Goal
Copy down the lines below word for word, starting at the line containing "Within the list" and ending at the line containing "9001 millimetres".

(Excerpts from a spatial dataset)
----
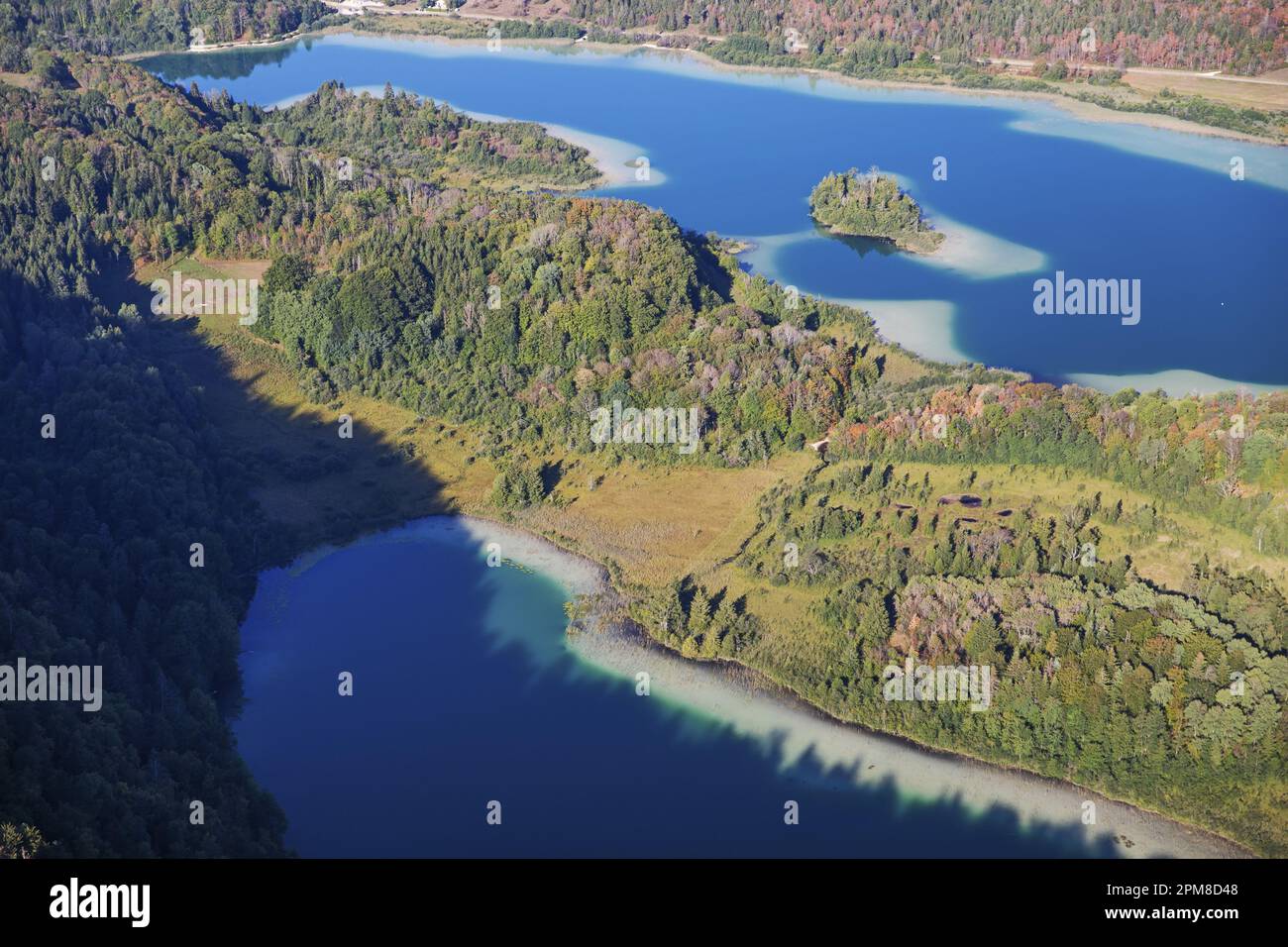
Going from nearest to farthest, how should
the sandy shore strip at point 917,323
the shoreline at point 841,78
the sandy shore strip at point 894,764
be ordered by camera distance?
1. the sandy shore strip at point 894,764
2. the sandy shore strip at point 917,323
3. the shoreline at point 841,78

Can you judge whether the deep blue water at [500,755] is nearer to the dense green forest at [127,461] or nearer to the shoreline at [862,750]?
the shoreline at [862,750]

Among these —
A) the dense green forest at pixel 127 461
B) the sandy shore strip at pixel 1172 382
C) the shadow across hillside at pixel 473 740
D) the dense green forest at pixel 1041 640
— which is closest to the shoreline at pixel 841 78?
the dense green forest at pixel 127 461

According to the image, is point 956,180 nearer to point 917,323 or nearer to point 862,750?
point 917,323

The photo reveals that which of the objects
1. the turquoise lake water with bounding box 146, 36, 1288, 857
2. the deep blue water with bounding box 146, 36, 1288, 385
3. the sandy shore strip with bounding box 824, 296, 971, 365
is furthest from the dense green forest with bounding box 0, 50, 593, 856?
the sandy shore strip with bounding box 824, 296, 971, 365

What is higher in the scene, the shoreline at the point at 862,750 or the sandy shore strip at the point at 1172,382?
the sandy shore strip at the point at 1172,382

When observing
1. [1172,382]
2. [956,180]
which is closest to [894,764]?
[1172,382]

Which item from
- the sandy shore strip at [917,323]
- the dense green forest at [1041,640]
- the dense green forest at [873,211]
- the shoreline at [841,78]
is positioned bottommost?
the dense green forest at [1041,640]

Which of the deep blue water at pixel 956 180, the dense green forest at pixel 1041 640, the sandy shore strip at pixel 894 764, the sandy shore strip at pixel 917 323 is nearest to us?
the sandy shore strip at pixel 894 764

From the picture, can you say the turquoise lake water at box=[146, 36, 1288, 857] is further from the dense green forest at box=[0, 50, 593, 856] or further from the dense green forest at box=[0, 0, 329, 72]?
the dense green forest at box=[0, 0, 329, 72]
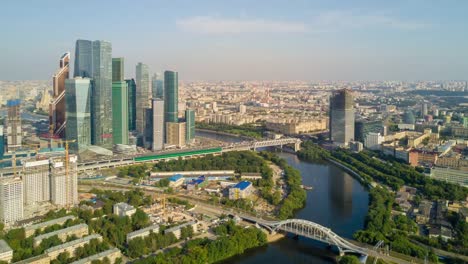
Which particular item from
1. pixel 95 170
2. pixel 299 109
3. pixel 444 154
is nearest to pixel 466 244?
pixel 444 154

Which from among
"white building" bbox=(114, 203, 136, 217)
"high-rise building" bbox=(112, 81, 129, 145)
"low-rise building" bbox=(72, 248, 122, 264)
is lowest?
"low-rise building" bbox=(72, 248, 122, 264)

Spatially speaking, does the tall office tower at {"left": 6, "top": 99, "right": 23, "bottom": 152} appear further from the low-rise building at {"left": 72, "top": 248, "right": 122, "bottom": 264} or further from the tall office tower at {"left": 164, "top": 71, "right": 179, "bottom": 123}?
the low-rise building at {"left": 72, "top": 248, "right": 122, "bottom": 264}

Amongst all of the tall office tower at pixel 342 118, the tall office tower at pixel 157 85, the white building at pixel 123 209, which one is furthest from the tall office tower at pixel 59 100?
the tall office tower at pixel 342 118

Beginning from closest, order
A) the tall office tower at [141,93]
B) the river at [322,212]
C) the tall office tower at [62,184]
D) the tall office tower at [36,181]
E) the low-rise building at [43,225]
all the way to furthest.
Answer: the river at [322,212]
the low-rise building at [43,225]
the tall office tower at [36,181]
the tall office tower at [62,184]
the tall office tower at [141,93]

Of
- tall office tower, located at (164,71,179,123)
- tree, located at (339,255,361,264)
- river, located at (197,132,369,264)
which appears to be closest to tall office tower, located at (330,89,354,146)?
river, located at (197,132,369,264)

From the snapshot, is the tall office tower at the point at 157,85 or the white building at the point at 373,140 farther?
the tall office tower at the point at 157,85

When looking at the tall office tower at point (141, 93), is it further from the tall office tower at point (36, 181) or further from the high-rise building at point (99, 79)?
the tall office tower at point (36, 181)
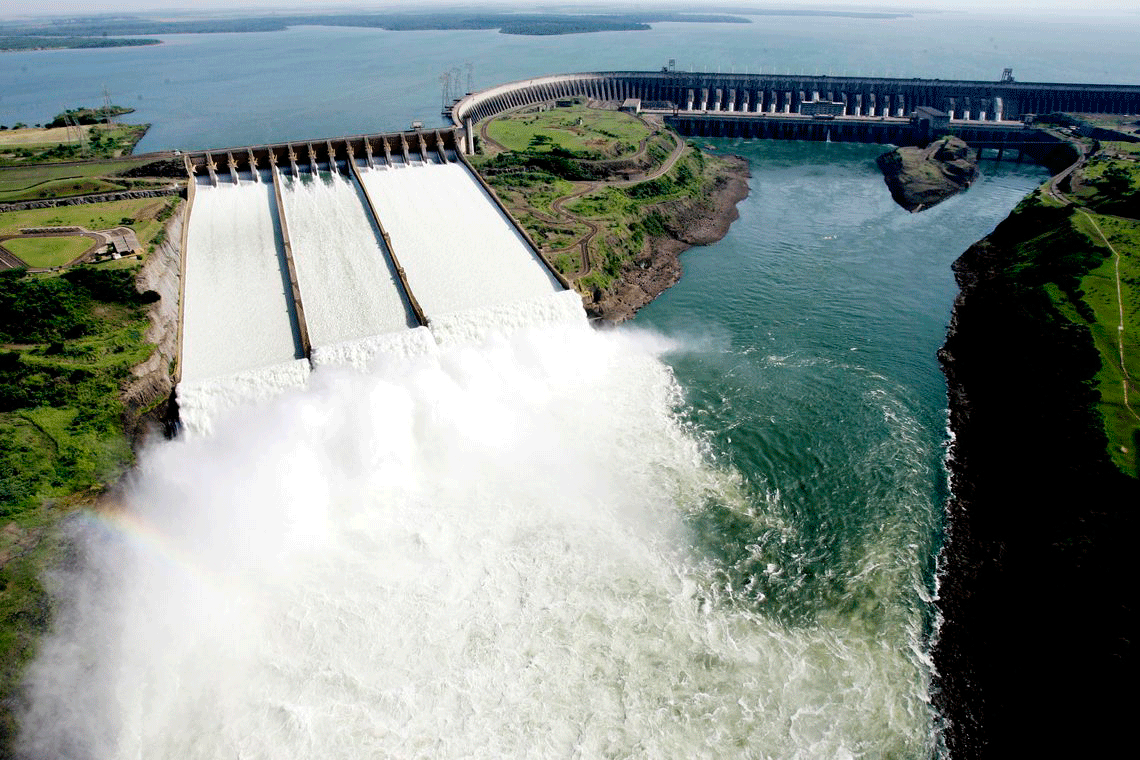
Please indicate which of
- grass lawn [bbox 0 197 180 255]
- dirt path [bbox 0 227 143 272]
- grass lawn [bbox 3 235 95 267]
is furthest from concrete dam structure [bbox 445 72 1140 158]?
grass lawn [bbox 3 235 95 267]

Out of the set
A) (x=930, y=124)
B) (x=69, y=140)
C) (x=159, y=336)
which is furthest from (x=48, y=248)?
(x=930, y=124)

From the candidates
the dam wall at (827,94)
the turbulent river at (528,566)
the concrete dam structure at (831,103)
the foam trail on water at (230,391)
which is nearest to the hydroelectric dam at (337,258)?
the foam trail on water at (230,391)

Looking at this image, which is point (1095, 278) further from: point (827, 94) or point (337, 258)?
point (827, 94)

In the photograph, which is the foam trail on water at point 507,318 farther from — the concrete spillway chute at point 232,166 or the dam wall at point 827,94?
the dam wall at point 827,94

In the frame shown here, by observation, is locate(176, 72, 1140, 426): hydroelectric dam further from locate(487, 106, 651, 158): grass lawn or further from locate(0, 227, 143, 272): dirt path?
locate(487, 106, 651, 158): grass lawn

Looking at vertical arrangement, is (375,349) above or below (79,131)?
below

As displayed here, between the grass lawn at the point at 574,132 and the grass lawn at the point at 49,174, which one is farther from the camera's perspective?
the grass lawn at the point at 574,132
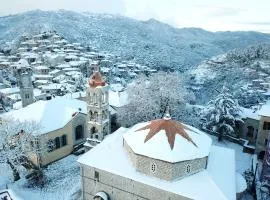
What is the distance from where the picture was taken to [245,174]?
27812 millimetres

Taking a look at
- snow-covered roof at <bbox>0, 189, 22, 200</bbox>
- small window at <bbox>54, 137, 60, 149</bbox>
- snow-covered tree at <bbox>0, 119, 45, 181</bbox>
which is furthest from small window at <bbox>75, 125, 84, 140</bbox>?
snow-covered roof at <bbox>0, 189, 22, 200</bbox>

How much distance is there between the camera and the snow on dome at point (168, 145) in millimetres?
20031

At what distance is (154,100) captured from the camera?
3806 cm

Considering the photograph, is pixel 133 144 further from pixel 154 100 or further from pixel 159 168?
pixel 154 100

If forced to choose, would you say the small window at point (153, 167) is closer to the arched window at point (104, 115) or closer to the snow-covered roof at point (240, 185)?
the snow-covered roof at point (240, 185)

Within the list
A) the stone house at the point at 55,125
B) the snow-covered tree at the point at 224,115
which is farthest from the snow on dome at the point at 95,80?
the snow-covered tree at the point at 224,115

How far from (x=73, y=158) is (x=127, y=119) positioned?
9001 millimetres

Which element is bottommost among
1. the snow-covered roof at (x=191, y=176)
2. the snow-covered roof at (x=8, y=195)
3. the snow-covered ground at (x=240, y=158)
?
the snow-covered roof at (x=8, y=195)

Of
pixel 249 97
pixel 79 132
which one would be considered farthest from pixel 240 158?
pixel 249 97

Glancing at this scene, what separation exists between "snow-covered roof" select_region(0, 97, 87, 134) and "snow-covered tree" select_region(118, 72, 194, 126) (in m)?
6.52

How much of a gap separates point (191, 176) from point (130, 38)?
476 feet

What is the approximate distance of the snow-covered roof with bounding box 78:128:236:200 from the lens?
62.3 feet

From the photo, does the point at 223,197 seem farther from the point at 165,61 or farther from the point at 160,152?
the point at 165,61

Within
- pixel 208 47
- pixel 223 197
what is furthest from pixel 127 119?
pixel 208 47
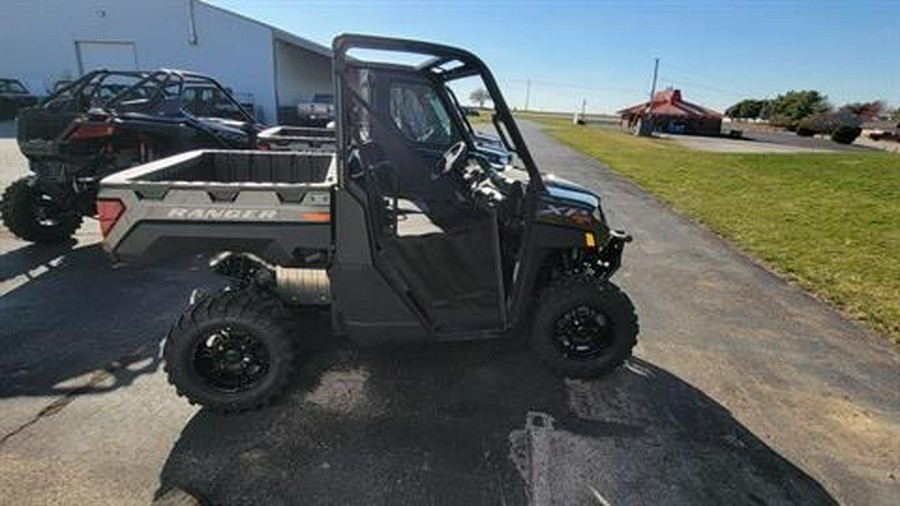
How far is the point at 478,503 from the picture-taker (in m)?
2.72

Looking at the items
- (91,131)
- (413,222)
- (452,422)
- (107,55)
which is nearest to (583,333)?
(452,422)

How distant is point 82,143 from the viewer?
608 cm

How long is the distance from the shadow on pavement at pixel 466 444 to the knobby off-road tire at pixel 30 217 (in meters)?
4.54

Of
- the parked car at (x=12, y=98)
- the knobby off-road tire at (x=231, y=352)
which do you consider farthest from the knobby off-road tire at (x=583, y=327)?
the parked car at (x=12, y=98)

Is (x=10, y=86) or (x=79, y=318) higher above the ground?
(x=10, y=86)

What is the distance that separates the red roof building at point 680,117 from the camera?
146 feet

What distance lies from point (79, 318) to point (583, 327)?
4.01m

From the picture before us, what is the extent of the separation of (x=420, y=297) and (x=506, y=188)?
926 millimetres

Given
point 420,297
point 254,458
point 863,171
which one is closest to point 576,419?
point 420,297

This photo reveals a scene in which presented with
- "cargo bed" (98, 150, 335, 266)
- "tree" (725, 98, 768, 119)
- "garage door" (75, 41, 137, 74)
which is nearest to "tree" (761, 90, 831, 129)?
"tree" (725, 98, 768, 119)

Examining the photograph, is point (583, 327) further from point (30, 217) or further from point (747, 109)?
point (747, 109)

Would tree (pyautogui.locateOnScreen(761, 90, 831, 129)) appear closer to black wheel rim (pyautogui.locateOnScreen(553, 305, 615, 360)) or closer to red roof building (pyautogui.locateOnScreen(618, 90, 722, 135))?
red roof building (pyautogui.locateOnScreen(618, 90, 722, 135))

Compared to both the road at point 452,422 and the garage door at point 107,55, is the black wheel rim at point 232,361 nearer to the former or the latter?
the road at point 452,422

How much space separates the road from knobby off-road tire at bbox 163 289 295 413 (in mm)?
149
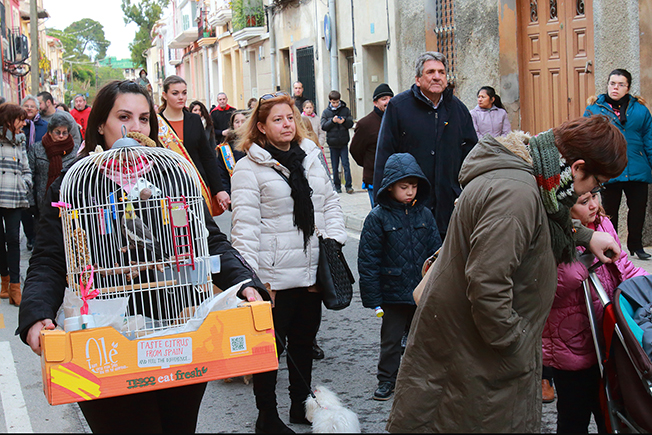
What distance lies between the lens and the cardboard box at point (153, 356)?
2.13 meters

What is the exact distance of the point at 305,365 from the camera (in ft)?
14.0

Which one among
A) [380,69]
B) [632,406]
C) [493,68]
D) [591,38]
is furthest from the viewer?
[380,69]

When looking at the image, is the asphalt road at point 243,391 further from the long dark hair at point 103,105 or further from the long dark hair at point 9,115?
the long dark hair at point 9,115

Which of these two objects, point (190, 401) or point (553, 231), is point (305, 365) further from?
point (553, 231)

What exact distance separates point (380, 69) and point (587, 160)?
1434 centimetres

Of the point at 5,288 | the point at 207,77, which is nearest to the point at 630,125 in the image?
the point at 5,288

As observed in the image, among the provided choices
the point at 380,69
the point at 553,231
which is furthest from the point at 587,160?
the point at 380,69

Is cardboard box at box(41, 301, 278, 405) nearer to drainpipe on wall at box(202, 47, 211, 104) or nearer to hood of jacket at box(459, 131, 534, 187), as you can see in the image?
hood of jacket at box(459, 131, 534, 187)

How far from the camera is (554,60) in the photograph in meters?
10.5

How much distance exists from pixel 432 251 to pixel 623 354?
6.28 ft

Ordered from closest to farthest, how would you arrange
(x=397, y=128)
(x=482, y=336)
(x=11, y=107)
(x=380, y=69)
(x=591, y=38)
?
(x=482, y=336)
(x=397, y=128)
(x=11, y=107)
(x=591, y=38)
(x=380, y=69)

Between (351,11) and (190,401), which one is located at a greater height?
(351,11)

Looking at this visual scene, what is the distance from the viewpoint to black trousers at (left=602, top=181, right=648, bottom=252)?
26.3 ft

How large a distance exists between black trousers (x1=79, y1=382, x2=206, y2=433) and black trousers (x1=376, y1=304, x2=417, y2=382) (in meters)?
2.20
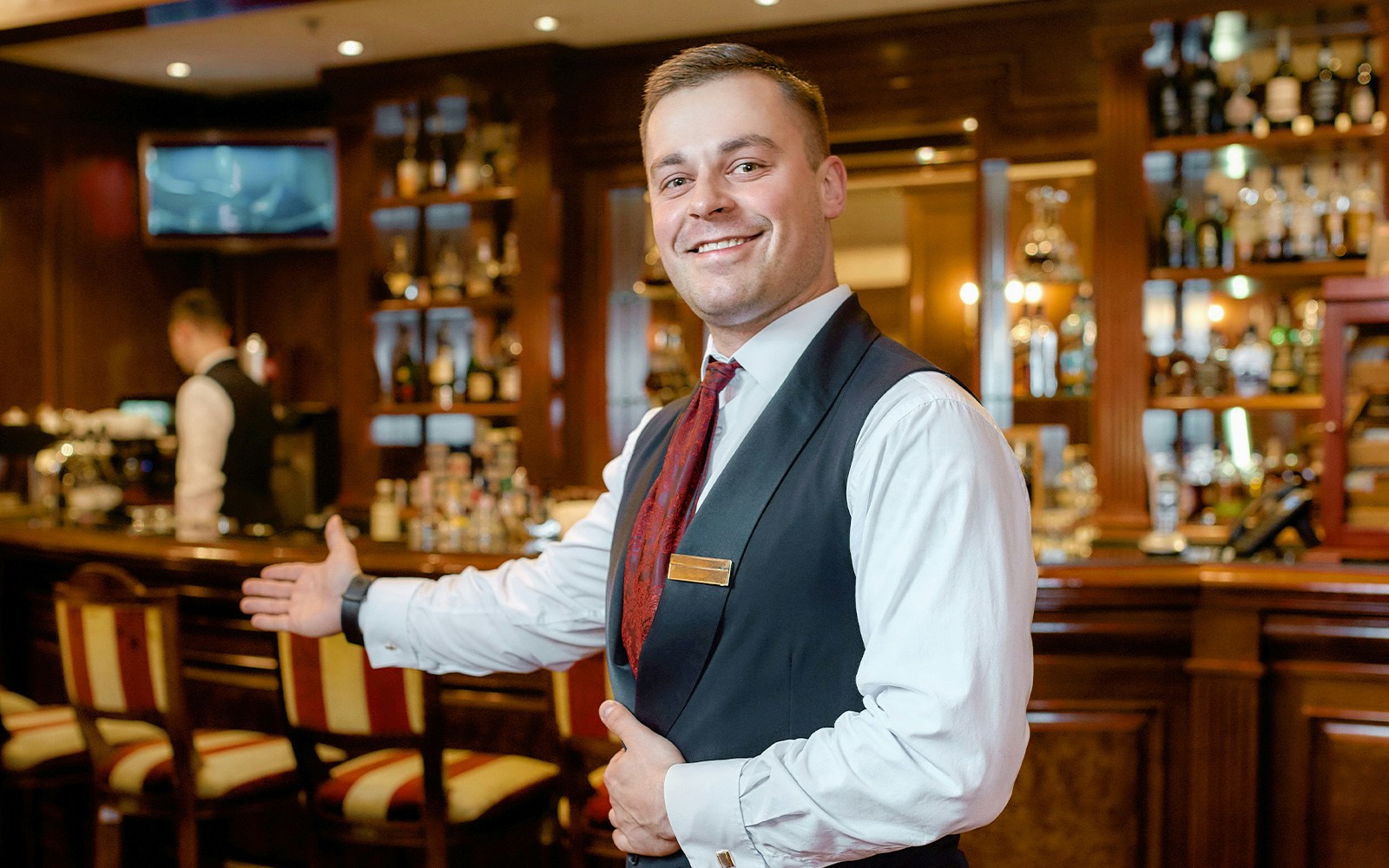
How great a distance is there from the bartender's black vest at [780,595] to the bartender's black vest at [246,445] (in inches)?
142

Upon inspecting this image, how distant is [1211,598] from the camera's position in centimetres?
239

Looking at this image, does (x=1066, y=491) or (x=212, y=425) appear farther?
(x=212, y=425)

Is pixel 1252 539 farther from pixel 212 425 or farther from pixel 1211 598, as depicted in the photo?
pixel 212 425

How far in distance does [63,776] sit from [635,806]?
222cm

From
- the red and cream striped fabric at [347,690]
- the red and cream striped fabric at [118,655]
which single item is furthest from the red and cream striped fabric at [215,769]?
the red and cream striped fabric at [347,690]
----
Answer to this problem
Within the list
A) the stone house at the point at 55,125
B) the snow-covered tree at the point at 224,115
which is farthest from the snow on dome at the point at 95,80?
the snow-covered tree at the point at 224,115

How far from (x=73, y=158) is (x=127, y=119) positioned?
9001 millimetres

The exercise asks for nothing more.